The collection, which has been appraised at approximately six million dollars, includes one of the very few surviving, original posters of “Stagecoach.” It is highly valued not only as a work of art, but also because “Stagecoach” is considered a significant film with a major star in a star-making role. The 1939 John Ford film starred John Wayne in his first A-rated role since the 1930 box-office flop “The Big Trail.”

Other movie posters in the collection include “Nanook of the North” (which Strickland says is generally conceded to be the first documentary film made), “Cimarron,” “The Searchers,” “The Iron Horse” and “Dances with Wolves.”

Many of the films depicted in the collection were produced on nitrate film and no longer exist, making the posters in the Strickland Collection the only existing representations of the films.

By entrusting his collection to Scottsdale’s Museum of the West and ASU, Strickland said he hopes that a multitude of people will be able to understand and value the collection on a variety of levels well into the future. 

In addition to appreciating the movie posters out of a love of the movies themselves, Strickland said they are prized for their graphic art and pop culture aspects; as a teaching tool about stereotypes and misconceptions of American Indians; and for what they can teach us about the history of film, the Western genre, and the musical aspect exemplified by singing cowboys and films like “Oklahoma,” “Paint Your Wagon,” and “The Unsinkable Molly Brown.”

The role of Scottsdale’s Museum of the West as co-owner is to maintain, preserve and publicly exhibit “The Rennard Strickland Collection of Western Film History.” The museum’s first exhibition of selected items from the Strickland Collection is planned for summer 2017.

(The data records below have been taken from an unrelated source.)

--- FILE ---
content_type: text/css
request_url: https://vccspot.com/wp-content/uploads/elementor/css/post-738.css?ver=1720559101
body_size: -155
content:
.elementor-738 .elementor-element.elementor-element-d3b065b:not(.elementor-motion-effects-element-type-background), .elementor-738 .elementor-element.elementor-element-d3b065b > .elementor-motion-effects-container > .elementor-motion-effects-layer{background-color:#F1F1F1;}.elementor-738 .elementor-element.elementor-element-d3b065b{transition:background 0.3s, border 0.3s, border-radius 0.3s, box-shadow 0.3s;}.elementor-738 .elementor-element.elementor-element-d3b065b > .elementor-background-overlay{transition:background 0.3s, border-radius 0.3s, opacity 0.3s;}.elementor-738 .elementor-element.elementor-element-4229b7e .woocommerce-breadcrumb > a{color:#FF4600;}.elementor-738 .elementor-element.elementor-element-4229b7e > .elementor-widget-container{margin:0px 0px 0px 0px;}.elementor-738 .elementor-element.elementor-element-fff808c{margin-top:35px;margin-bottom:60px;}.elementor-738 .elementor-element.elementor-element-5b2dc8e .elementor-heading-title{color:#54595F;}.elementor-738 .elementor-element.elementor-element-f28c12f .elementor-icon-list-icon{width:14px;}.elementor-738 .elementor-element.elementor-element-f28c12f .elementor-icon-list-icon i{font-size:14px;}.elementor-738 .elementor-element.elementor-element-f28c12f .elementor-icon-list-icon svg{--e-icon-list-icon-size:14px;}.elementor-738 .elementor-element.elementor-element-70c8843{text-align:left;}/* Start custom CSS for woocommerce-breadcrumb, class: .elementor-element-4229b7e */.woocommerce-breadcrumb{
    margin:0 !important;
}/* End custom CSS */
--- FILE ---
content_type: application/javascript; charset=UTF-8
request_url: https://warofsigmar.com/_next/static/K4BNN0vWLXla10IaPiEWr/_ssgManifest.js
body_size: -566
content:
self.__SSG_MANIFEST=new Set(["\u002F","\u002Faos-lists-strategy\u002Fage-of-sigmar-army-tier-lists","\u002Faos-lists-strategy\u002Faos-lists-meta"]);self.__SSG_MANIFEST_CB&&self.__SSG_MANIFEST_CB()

“What excites me about this collection is that it provides a unique set of learning tools that can act as a catalyst for conversations about history and how we came to have certain sets of cultural views,” said ASU President Michael M. Crow. “At ASU, we’re about helping people learn how to learn in a variety of different ways and that’s what this collection represents.”

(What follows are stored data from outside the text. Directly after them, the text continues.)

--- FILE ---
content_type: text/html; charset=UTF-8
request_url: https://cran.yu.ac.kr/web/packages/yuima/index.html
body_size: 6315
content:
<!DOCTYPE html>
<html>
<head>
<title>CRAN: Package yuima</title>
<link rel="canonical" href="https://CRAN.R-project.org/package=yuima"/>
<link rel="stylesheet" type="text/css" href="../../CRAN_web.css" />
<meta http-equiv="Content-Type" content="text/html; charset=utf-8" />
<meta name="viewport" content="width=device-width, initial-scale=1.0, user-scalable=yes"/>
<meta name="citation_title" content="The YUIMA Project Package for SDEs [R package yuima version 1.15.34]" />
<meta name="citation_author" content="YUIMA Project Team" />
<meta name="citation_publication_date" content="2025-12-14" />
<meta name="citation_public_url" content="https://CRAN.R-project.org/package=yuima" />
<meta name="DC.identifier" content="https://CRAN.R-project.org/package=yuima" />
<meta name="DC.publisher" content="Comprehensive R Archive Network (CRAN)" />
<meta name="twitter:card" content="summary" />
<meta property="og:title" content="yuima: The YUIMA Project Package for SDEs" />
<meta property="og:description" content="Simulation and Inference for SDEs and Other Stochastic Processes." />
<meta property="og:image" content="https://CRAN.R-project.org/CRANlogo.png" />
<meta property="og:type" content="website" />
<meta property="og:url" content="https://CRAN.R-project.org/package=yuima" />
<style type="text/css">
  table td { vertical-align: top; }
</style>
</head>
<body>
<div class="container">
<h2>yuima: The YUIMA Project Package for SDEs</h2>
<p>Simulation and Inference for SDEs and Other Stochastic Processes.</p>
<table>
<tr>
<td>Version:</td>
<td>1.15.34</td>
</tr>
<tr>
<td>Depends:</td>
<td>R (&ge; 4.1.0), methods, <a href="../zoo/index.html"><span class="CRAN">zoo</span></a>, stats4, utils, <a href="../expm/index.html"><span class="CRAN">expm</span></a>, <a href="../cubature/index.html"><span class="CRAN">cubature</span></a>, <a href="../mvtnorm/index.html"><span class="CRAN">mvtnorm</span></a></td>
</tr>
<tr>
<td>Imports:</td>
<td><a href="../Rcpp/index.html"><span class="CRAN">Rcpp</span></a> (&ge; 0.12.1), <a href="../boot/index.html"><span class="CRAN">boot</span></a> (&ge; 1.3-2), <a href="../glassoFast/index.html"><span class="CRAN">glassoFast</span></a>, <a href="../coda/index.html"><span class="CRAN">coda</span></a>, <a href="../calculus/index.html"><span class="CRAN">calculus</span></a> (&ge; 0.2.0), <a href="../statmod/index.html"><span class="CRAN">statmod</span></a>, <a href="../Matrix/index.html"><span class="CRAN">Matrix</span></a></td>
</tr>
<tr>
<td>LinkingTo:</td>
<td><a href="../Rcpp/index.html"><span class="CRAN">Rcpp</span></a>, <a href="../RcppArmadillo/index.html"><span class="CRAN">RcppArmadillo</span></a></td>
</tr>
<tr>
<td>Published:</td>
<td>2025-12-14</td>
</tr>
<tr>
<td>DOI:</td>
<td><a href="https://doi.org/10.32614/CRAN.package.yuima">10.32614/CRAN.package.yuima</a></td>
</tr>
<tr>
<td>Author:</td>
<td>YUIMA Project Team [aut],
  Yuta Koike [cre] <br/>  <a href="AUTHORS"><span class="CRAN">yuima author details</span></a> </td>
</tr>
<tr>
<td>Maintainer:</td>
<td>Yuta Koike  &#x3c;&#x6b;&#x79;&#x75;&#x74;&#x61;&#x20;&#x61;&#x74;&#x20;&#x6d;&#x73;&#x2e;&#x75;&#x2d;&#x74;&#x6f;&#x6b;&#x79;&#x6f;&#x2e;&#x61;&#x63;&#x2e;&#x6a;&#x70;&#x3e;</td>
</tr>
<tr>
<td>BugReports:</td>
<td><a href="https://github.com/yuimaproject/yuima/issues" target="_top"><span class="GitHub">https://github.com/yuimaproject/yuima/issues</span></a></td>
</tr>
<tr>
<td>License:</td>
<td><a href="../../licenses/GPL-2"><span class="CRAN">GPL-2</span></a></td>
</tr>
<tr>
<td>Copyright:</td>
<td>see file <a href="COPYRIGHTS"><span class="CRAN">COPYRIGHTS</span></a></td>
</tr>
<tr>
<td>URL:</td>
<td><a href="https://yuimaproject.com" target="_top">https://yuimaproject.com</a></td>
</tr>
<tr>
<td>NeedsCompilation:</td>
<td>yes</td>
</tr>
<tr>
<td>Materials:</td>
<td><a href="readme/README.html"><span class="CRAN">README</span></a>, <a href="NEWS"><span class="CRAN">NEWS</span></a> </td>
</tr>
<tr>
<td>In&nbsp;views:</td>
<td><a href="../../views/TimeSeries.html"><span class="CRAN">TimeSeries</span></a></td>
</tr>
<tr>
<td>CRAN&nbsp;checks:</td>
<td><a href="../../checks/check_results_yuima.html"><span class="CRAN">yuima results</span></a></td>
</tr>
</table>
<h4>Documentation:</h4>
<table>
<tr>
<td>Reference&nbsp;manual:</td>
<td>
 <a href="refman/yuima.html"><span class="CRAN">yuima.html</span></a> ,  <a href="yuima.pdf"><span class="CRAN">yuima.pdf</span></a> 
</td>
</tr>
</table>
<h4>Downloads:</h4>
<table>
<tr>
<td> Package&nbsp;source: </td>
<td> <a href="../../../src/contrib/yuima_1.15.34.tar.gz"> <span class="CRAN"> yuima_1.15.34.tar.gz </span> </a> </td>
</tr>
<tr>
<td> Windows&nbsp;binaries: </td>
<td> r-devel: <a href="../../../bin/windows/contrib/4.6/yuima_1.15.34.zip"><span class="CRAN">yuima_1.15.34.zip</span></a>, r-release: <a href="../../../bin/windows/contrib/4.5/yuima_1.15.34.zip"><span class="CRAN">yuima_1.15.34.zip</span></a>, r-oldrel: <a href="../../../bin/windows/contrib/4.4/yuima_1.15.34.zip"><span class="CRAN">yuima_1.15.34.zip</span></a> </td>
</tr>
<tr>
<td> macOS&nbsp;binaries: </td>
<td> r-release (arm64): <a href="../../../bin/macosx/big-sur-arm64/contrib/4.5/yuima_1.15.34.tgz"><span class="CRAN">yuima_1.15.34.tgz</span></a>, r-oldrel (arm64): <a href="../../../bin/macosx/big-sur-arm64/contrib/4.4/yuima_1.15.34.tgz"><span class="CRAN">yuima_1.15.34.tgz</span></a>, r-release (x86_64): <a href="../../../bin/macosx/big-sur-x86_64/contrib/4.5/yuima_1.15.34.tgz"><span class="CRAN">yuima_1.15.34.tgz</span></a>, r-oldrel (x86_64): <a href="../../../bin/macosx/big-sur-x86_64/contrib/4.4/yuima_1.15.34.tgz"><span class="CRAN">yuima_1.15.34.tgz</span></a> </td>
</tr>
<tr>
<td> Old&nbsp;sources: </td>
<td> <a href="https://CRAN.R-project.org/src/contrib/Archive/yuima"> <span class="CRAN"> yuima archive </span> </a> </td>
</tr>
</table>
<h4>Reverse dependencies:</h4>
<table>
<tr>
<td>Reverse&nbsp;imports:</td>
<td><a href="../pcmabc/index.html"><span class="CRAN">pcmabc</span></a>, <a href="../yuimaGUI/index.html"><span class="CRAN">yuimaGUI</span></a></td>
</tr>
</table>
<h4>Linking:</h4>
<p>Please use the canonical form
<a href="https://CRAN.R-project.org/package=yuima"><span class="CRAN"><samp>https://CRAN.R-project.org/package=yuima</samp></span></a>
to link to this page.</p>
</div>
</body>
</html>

The Strickland Collection will be a valuable resource for ASU students and faculty and a range of scholars and citizens outside the university. The collection will be used by students and faculty in ASU’s Film and Media Studies Program; the School of Historical, Philosophical, and Religious Studies; and the Herberger Institute of Design and the Arts for education, research, and as the basis of internships and other hands-on opportunities. It is expected that scholars/researchers will be able to access the collection beginning in fall 2017.

“It is really important to me to have the whole collection together,” said Strickland. “I’m just so delighted that ASU and Scottsdale’s Museum of the West have come together on this project. ASU represents a large amount of academic power. Scottsdale’s Museum of the West is a marvelous Western museum so I can think of no place that I would be happier giving my collection.”

About the Museum

Western Spirit: Scottsdale's Museum of the West features regularly changing exhibits of Western art and artifacts, entertaining events, and informative programs that bring our Western heritage to life. The museum became a Smithsonian Affiliate in 2015, and was named “Best Western Museum” in the nation in 2016 (True West magazine). It is owned by the City of Scottsdale and managed by Scottsdale Museum of the West, a 501(c)3 nonprofit organization. Community leader and businessman Jim Bruner is its board chairman. Michael Fox is its director/CEO. The nonprofit relies upon private support to fund the museum’s operation. For more information about the museum,

About Arizona State University

Arizona State University has developed a new model for the American Research University, creating an institution that is committed to access, excellence and impact. ASU measures itself by those it includes, not by those it excludes. As the prototype for a New American University, ASU pursues research that contributes to the public good, and ASU assumes major responsibility for the economic, social and cultural vitality of the communities that surround it.